Likewise, when terminally ill patients sign a health-care proxy that prohibits the use of “heroic measures” to keep them alive, family members expect a doctor or nurse to honor that wish and remove the patient from a ventilator or feeding tube if asked to do so.
Occasionally, however, a medical professional will refuse to participate in a treatment if it conflicts with his or her own moral or religious values. That conflict, which pits the personal morals of a provider against the rights of a patient to timely and appropriate medical care, can have serious repercussions for both.
Vermont’s Health Care Services Rights of Conscience bill would indemnify medical professionals from civil and criminal liabilities for refusing to perform a medical service that violates their own beliefs, and makes it illegal for employers and regulatory boards to punish or discriminate against them for doing so.
Donahue emphasizes that H.315 was introduced as “cookie-cutter” legislation modeled after similar bills in other states. It was never reviewed by legislative counsel and she considers it “highly unlikely” to be considered by the Vermont legislature, at least in its current form.
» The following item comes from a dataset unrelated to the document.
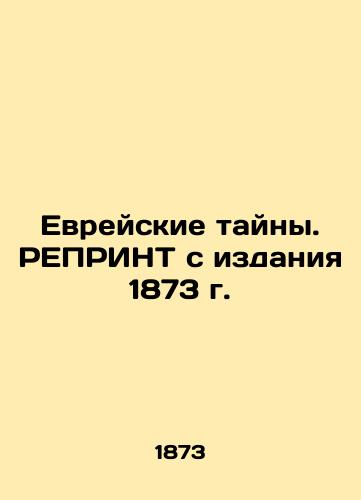 Еврейские тайны. РЕПРИНТ с издания 1873 г.

1873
Still, the bill has the support of cultural conservatives throughout Vermont and elsewhere.
Dr. Robert Orr is the former director of clinical ethics at Fletcher Allen Health Care and an advocate for “rights-of-conscience” bills. Orr was a vocal opponent of Vermont’s end-of-life “patient choice” bill — or what opponents call “physician-assisted suicide” — which was defeated earlier this year. While Orr acknowledges that the right of patients to refuse medical care is “almost inviolable,” he says the flip side of that equation — i.e., the rights of health-care providers to not be “morally complicit” in actions they find objectionable — is frequently overlooked.
“A patient has an almost absolute right to be left alone,” Orr says. “But that doesn’t translate into an automatic right to demand whatever they want.” Vermont is one of only five states that has no such statute on its books, he adds.
While some might argue that rights of conscience laws allow doctors, hospitals and even insurance companies to impose their moral and religious values on patients and consumers, Orr doesn’t think that’s so.
“The professional relationship between a doctor and patient, or the pharmacist and patient, isn’t a contract between equal parties,” he says. “It’s a fiduciary relationship in which one person has more authority, power and responsibility than the other.”
But that’s exactly the problem, says Dr. Carmer Van Buren, a retired physician and former ethics committee member at Fletcher Allen. Unlike Orr, Van Buren is a strong opponent of “rights-of-refusal” bills.
“We’re very strong believers in patients’ rights,” says Van Buren, who served on the board of directors of Death with Dignity Vermont. “Any time you take away an individual’s rights, then you’re doing a great deal of damage to health care.”
Planned Parenthood of Northern New England (PPNNE) is staunchly opposed to these types of bills, in large part because they’re aimed primarily at restricting women’s access to birth control, emergency contraception and other reproductive health services. Emily Blistein, PPNNE’s public affairs director, points out that most rights-of-refusal laws passed in other states were enacted right after Roe v. Wade.
In more recent years, she notes, the refusal-clause debate has been used to clamp down on other reproductive technologies, including in-vitro fertilization and stem-cell research. However, Blistein also points out that professional organizations such as the American Medical Association, the American Nurses Association and the American Pharmacists Association have codes of ethics that address this issue by putting the needs of patients above the individual conscience of providers.